É um pouco desafiador e com mudanças de formação, penso que começamos juntos neste navio há tantos anos atrás, mas com o tempo, algumas pessoas deixaram o navio e eu sou o único cara da tripulação original. Mas eu ainda mantenho o navio em frente e sem sair do curso, mesmo que haja novos membros na equipe. E eu sinto que essa é a minha missão na vida, manter aquele navio seguindo em frente, através de águas agitadas e tempestades.Aí está a sua metáfora para o dia.
WM: Agora vamos falar um pouco sobre o retorno do Accept ao Brasil. Nós, fãs brasileiros, sempre gostamos de saber se as bandas guardam alguma lembrança especial do nosso país.
WH: Eu amo ir ao Brasil. Vou contar uma coisinha. Já estivemos em São Paulo, Curitiba e em muitos lugares. Mas um lugar que foi especial para mim foi Manaus. É um ótimo lugar para se visitar, com certeza, mas há um antigo teatro que foi construído na época da exploração de borracha. Esse lugar fazia parte de um filme muito famoso na Alemanha [chamado Fitzcarraldo] com os atores Claudia Cardinale e Klaus Kinski. Foi filmado nesse teatro histórico naquela Manaus e fiquei bem maravilhado de ver… Entramos lá e isso significou muito para mim por causa daquele filme. É um filme famoso na Alemanha, me lembro de ir para esta cidade distante e ver o teatro pessoalmente.

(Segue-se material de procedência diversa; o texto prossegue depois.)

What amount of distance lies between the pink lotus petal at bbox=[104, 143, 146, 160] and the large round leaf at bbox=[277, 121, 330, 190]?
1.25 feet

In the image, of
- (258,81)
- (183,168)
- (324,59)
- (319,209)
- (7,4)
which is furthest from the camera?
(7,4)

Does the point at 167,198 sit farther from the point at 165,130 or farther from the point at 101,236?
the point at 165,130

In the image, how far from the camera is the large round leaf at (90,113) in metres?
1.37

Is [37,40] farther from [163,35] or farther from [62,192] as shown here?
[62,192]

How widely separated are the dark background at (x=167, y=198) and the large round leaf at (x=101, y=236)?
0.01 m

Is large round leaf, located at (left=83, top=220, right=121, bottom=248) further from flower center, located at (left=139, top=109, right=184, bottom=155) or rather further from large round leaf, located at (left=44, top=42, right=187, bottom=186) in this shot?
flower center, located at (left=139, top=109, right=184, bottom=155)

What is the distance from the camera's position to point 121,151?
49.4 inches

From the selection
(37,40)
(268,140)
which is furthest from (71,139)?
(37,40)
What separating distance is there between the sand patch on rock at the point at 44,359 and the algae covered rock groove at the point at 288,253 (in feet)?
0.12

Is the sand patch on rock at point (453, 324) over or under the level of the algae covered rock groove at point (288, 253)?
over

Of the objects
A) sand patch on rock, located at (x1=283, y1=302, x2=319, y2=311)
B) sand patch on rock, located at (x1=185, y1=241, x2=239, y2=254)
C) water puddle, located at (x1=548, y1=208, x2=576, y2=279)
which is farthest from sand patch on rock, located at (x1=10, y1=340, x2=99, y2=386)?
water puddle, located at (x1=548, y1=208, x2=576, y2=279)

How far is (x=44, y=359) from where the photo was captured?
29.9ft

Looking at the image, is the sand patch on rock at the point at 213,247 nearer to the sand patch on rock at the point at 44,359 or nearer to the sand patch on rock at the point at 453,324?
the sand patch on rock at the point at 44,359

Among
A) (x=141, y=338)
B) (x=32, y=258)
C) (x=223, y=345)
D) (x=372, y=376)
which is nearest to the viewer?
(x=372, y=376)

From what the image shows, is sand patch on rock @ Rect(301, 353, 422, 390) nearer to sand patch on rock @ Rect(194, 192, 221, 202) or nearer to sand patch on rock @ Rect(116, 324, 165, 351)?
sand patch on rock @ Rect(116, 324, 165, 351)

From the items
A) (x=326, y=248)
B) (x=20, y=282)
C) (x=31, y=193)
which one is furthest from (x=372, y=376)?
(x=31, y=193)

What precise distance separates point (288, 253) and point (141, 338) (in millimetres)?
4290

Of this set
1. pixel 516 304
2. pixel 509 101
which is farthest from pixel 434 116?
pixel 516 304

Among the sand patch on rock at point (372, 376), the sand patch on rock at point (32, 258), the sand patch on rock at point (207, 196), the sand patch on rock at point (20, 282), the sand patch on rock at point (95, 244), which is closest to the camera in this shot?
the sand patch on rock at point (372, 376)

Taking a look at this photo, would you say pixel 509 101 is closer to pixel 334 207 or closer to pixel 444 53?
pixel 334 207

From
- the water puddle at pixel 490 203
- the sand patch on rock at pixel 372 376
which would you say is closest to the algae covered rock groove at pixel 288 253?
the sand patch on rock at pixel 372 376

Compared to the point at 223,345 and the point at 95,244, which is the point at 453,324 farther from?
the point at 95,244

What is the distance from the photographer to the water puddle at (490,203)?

Mas é claro que temos memórias fantásticas de apenas fazer shows no Brasil, o público brasileiro adora cantar junto. Eles cantam até os solos de guitarra e tudo mais!
WM: Eu achava que todos os públicos faziam isso! Como não?
WH: É ótimo, eu gostaria que todos fizessem isso. Mas é claro que sempre há um pouco de rivalidade porque os argentinos, por exemplo, acham que são o melhor público e os brasileiros também, então existe aquela coisa de competição amigável entre vizinhos, sabe? Eu acho fantástico. Quanto mais, melhor.
WM: Estamos muito animados também para a primeira edição do Summer Breeze Festival aqui no Brasil. O Accept será a atração principal do Sun Stage, que tem boas bandas novas se apresentando. Você costuma ouvir novas bandas de heavy metal?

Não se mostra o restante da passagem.